• Problem statement:
Could the listing be repeated exactly, with every picture dropped?

• Records for processing:
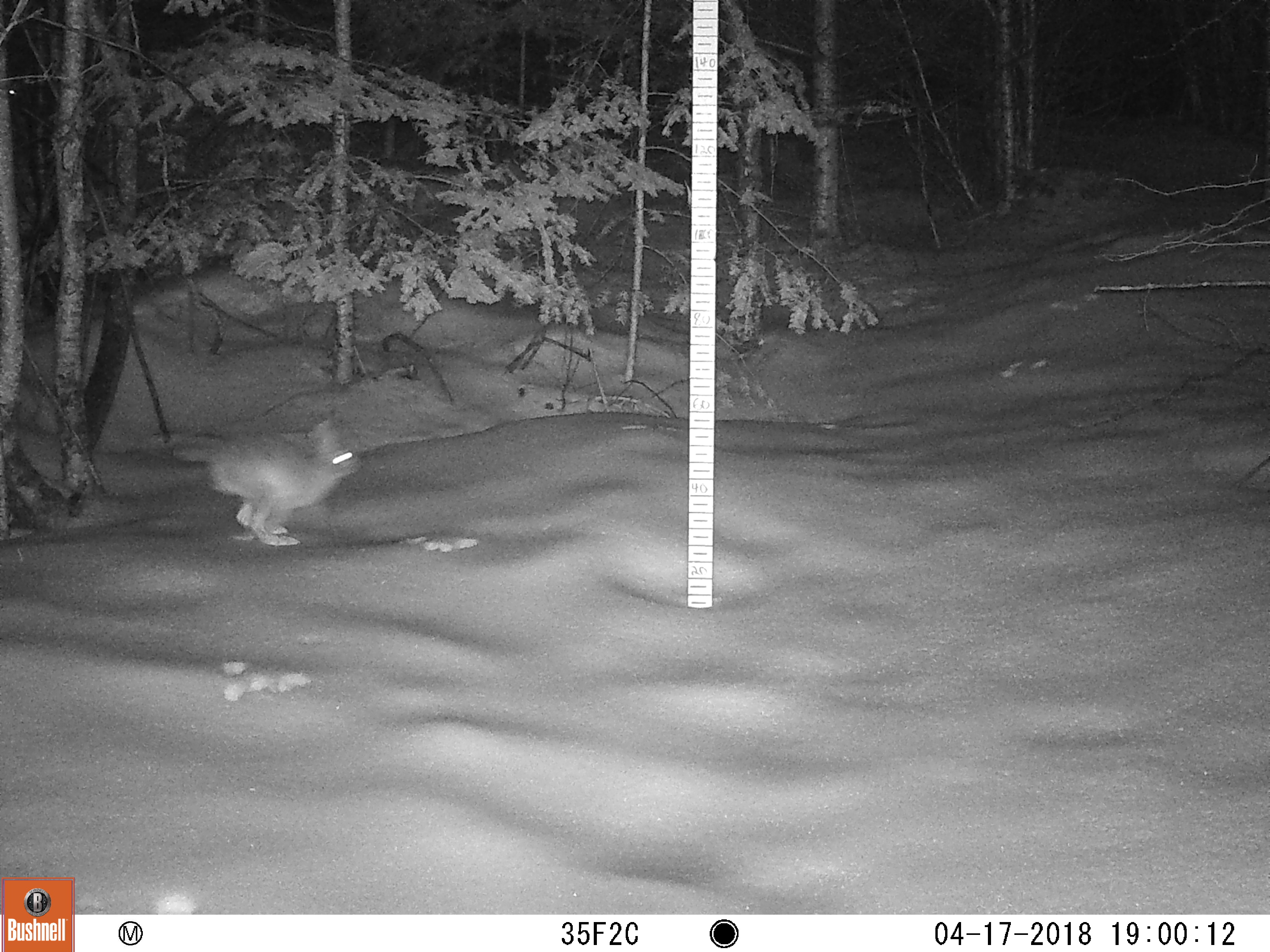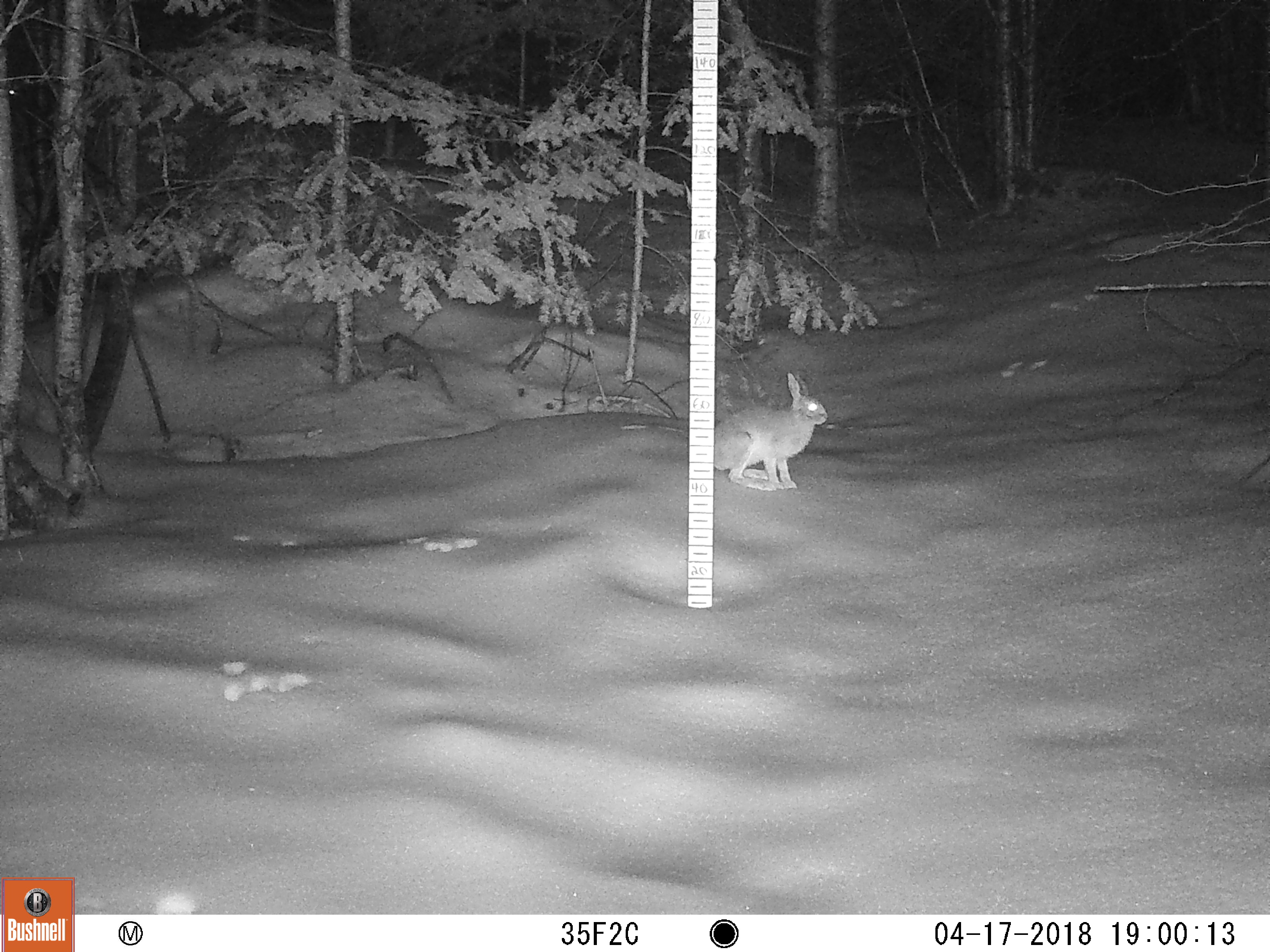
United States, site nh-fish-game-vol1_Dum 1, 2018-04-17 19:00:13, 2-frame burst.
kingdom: Animalia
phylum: Chordata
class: Mammalia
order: Lagomorpha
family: Leporidae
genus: Lepus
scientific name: Lepus americanus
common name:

• Output of the task:
United States, site nh-fish-game-vol1_Dum 1, 2018-04-17 19:00:13, 2-frame burst.
kingdom: Animalia
phylum: Chordata
class: Mammalia
order: Lagomorpha
family: Leporidae
genus: Lepus
scientific name: Lepus americanus
common name:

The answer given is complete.